Monday, May. 01, 1944

War Works for I. T. & T.

For years the $462,000,000 International Telephone and Telegraph Corp. helplessly watched the Axis overrun one of its properties after another, from France to Shanghai, watched its earnings nose-dive with each new blitz. But last week hawk-nosed, Virgin Island-born I. T. & T. President Sosthenes Behn released an annual report for 1943 which showed that the war is finally working for, instead of against, his globe-girdling behemoth.

Net income for the parent company, Mr. Behn reported, was $1,284,184 last year v. a deficit of $1,021,537 in 1942; on a consolidated basis it was $5,528,939 -- a cool two and a half times the previous year, and the highest since booming, peaceful 1937. Yet the consolidated figures not only excluded I. T. & T.'s European manufacturing subsidiaries (representing 16.6% of its total investments) and its Spanish telephone properties (22.5%), but also its two-thirds share in the net income of American Cable & Radio Corp., which earned a fat $1,389,503 in the first three quarters of 1943. A whopping 50% of consolidated earnings came from an I. T. & T. baby: Federal Telephone and Radio Corp. whose plants are busy with a $100,000,000 backlog of war orders.
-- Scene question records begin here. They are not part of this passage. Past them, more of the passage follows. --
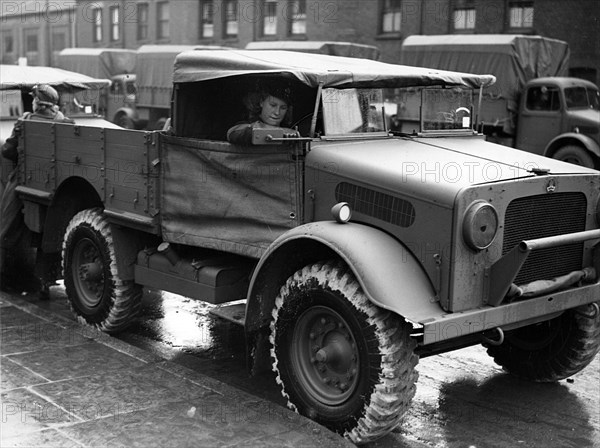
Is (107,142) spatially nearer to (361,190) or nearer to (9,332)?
(9,332)

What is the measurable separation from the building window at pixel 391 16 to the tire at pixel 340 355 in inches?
912

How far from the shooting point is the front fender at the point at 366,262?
15.6 ft

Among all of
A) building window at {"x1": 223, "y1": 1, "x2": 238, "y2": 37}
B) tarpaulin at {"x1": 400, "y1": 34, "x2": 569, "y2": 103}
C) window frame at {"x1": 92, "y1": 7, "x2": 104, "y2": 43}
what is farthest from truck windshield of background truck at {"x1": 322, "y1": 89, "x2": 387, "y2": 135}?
window frame at {"x1": 92, "y1": 7, "x2": 104, "y2": 43}

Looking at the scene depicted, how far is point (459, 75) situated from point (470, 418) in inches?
98.3

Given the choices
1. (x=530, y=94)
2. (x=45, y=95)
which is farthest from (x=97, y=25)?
(x=45, y=95)

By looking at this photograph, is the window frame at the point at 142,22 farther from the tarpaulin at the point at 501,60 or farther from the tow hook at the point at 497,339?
the tow hook at the point at 497,339

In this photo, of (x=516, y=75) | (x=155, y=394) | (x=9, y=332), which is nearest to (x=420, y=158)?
(x=155, y=394)

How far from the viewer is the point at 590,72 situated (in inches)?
902

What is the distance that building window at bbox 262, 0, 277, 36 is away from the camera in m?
31.5

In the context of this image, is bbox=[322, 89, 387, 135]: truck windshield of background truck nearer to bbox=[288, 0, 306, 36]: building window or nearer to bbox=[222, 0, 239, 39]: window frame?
bbox=[288, 0, 306, 36]: building window

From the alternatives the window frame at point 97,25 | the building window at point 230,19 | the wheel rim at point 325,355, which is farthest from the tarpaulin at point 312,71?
the window frame at point 97,25

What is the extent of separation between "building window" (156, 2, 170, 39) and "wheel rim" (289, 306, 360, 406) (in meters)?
33.1

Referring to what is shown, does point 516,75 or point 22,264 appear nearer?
point 22,264

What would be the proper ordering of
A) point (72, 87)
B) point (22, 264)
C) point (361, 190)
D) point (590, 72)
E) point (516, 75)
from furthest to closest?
point (590, 72)
point (516, 75)
point (72, 87)
point (22, 264)
point (361, 190)
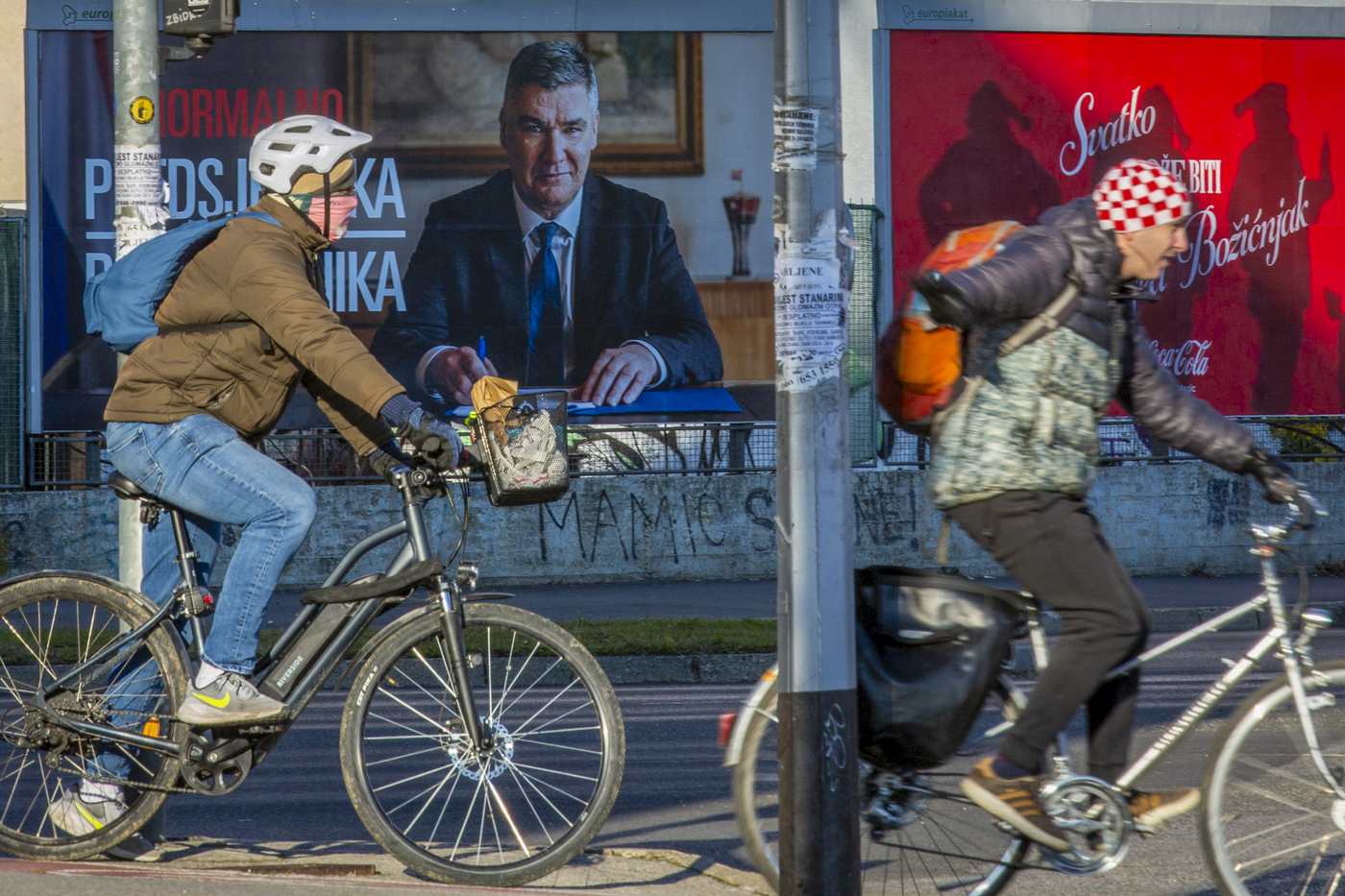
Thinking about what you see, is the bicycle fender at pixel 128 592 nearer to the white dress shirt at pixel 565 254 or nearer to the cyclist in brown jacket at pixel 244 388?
the cyclist in brown jacket at pixel 244 388

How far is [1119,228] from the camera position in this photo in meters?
3.46

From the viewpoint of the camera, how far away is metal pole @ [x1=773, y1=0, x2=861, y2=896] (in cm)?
344

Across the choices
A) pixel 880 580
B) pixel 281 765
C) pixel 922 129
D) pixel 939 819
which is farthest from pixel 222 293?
pixel 922 129

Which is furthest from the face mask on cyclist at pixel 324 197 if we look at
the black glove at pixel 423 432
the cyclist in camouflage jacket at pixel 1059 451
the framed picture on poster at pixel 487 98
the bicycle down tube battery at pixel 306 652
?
the framed picture on poster at pixel 487 98

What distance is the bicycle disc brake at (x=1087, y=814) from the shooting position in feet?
11.1

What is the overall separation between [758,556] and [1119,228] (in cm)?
1077

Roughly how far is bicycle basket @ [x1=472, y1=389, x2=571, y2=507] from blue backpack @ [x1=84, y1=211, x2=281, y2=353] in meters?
0.80

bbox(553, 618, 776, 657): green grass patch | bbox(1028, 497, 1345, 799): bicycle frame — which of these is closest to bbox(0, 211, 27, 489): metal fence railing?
bbox(553, 618, 776, 657): green grass patch

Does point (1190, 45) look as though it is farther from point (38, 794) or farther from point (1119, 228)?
point (38, 794)

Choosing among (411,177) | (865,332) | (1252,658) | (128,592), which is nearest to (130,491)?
(128,592)

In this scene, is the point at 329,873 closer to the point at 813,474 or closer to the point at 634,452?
the point at 813,474

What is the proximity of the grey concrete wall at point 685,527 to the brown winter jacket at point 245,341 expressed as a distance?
9312mm

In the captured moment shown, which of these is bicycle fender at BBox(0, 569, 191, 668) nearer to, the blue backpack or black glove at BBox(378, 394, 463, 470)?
the blue backpack

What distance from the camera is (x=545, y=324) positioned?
14609mm
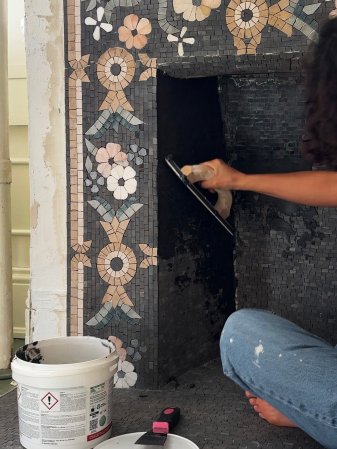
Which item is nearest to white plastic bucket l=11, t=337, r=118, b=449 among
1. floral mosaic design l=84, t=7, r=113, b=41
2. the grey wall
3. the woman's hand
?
the woman's hand

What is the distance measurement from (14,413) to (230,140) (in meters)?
0.79

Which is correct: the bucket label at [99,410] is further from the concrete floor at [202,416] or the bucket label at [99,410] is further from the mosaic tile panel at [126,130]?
the mosaic tile panel at [126,130]

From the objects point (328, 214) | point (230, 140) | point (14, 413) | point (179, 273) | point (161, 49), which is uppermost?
point (161, 49)

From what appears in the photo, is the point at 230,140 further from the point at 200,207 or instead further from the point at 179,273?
the point at 179,273

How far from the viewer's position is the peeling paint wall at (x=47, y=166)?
134 centimetres

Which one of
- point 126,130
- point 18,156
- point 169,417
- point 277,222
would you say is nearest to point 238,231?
point 277,222

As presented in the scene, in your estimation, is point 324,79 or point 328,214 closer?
point 324,79

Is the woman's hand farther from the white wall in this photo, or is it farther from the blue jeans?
the white wall

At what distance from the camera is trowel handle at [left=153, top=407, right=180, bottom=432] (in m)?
1.13

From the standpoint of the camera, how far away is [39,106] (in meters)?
1.36

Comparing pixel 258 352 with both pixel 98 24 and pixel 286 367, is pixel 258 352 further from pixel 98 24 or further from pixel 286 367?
pixel 98 24

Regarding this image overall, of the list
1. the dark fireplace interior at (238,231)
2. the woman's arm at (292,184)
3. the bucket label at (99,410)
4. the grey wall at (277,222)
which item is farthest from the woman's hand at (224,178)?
the bucket label at (99,410)

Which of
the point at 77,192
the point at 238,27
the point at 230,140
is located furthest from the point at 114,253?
the point at 238,27

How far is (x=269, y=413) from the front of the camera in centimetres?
115
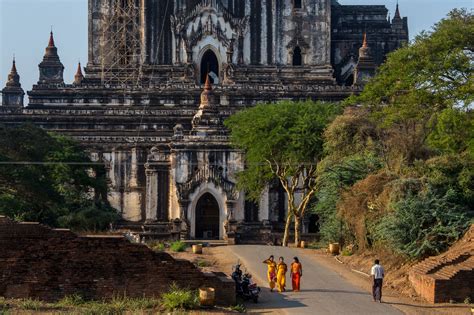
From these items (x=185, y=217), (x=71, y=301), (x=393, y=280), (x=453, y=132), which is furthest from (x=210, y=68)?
(x=71, y=301)

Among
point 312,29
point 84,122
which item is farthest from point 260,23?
point 84,122

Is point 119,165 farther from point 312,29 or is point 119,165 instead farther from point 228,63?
point 312,29

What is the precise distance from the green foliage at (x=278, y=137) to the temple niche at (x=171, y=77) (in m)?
2.14

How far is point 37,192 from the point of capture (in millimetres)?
29812

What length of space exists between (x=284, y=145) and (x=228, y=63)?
10.7 m

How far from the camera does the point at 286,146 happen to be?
34.4 m

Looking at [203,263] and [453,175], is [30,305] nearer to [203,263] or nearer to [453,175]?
[203,263]

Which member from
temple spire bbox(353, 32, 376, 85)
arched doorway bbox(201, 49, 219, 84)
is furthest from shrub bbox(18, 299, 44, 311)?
temple spire bbox(353, 32, 376, 85)

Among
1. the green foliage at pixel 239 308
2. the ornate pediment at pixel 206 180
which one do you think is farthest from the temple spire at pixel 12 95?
the green foliage at pixel 239 308

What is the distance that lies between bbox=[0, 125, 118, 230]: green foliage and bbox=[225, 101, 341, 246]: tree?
233 inches

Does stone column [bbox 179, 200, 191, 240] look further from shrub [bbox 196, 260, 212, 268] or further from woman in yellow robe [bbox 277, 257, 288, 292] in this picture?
woman in yellow robe [bbox 277, 257, 288, 292]

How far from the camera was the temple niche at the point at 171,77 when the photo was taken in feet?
131

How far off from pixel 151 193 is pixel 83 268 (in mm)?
19738

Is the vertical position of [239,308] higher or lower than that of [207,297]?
lower
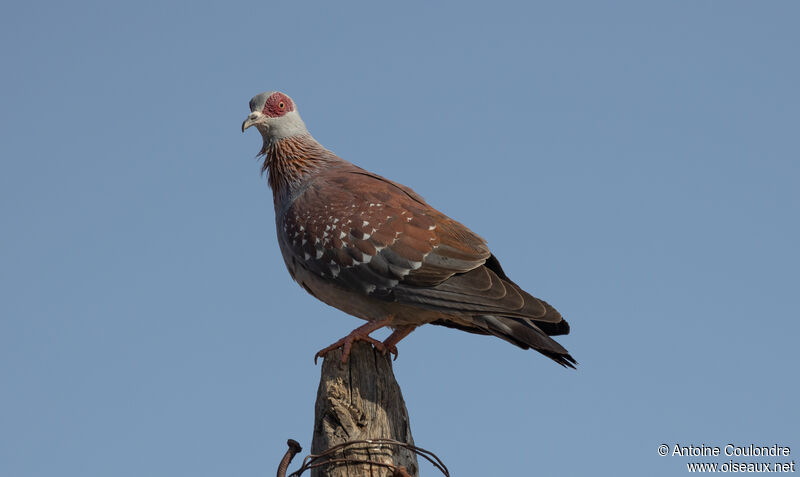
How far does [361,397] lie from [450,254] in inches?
65.0

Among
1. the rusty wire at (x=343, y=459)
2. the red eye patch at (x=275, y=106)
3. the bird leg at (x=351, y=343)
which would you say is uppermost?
the red eye patch at (x=275, y=106)

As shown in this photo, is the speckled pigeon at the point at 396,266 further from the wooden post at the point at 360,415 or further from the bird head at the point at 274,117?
the bird head at the point at 274,117

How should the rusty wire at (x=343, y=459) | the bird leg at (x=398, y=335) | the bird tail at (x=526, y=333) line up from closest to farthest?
the rusty wire at (x=343, y=459)
the bird tail at (x=526, y=333)
the bird leg at (x=398, y=335)

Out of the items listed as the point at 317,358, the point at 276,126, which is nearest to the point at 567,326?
the point at 317,358

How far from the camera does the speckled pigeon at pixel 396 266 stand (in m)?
5.96

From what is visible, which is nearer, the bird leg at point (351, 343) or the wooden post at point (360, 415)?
the wooden post at point (360, 415)

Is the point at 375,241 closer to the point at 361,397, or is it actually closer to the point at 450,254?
the point at 450,254

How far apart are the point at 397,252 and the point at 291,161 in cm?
166

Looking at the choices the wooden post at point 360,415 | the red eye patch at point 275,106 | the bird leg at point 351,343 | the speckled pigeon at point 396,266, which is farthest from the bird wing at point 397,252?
the red eye patch at point 275,106

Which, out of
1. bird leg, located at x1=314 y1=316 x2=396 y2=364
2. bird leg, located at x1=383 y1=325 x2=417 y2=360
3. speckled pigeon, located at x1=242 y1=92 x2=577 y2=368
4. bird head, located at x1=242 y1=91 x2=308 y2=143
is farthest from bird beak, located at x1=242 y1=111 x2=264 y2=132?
bird leg, located at x1=314 y1=316 x2=396 y2=364

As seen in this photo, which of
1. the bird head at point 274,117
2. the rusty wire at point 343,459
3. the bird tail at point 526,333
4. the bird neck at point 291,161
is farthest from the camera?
the bird head at point 274,117

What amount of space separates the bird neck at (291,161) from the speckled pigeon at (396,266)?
0.70 ft

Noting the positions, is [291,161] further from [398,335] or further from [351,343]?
[351,343]

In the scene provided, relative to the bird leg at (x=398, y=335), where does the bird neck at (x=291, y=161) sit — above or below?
above
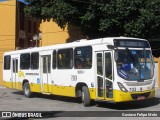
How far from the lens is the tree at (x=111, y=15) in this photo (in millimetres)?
23062

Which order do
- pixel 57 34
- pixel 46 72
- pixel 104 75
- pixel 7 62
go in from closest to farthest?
1. pixel 104 75
2. pixel 46 72
3. pixel 7 62
4. pixel 57 34

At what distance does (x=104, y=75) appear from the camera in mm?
15773

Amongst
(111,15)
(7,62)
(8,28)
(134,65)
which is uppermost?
(8,28)

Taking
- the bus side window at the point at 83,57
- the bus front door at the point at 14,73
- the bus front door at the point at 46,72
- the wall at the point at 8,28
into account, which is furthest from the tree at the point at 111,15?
the wall at the point at 8,28

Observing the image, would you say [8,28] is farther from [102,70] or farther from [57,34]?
[102,70]

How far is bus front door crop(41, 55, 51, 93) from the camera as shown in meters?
20.0

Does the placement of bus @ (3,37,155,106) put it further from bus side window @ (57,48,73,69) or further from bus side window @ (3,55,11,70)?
bus side window @ (3,55,11,70)

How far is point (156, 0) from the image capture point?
75.5ft

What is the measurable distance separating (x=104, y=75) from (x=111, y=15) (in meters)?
8.40

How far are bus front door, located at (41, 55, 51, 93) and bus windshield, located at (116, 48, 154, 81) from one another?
5519 mm

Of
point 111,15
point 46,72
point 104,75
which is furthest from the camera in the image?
point 111,15

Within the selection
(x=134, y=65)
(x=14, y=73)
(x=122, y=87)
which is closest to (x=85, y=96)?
(x=122, y=87)

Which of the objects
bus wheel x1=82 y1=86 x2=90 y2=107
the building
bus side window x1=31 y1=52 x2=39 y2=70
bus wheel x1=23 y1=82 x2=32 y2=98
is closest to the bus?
bus wheel x1=82 y1=86 x2=90 y2=107

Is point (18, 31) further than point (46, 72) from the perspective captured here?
Yes
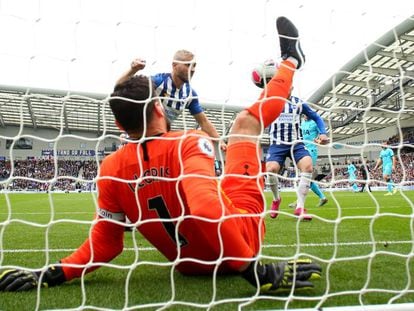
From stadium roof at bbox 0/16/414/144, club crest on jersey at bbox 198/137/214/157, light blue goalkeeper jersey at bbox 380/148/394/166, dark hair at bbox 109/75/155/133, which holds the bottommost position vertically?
club crest on jersey at bbox 198/137/214/157

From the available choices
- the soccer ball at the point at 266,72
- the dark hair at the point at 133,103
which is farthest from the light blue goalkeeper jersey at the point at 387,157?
the dark hair at the point at 133,103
Mr. Behn also reported another war-induced I. T. & T. bonanza: a mounting supply of U.S. dollar exchange building up in Latin America. Brazil and Chile, fat with dollars after many lean years, poured $1,425,494 of deferred debts into I.T.& T.'s coffers last year. Last week Sosthenes Behn was in Rio, preparing to back the new trend with more I. T. & T. millions for a skyscraper office building and a big new telephone factory. And in the Argentine, where the company controls 80% of the nation's telephone business, another new factory is almost completed.

But shrewd Mr. Behn long ago learned all about diversification. In case things go badly below the border, he has still another new project afoot: an I. T. & T. technical mission to help Russia rehabilitate her reconquered communications system. With talk of a $10 billion capital goods market in the U.S.S.R. after the war, an I. T. & T. technician on the ground floor today is the best possible advance agent for I. T. & T. equipment sales later on.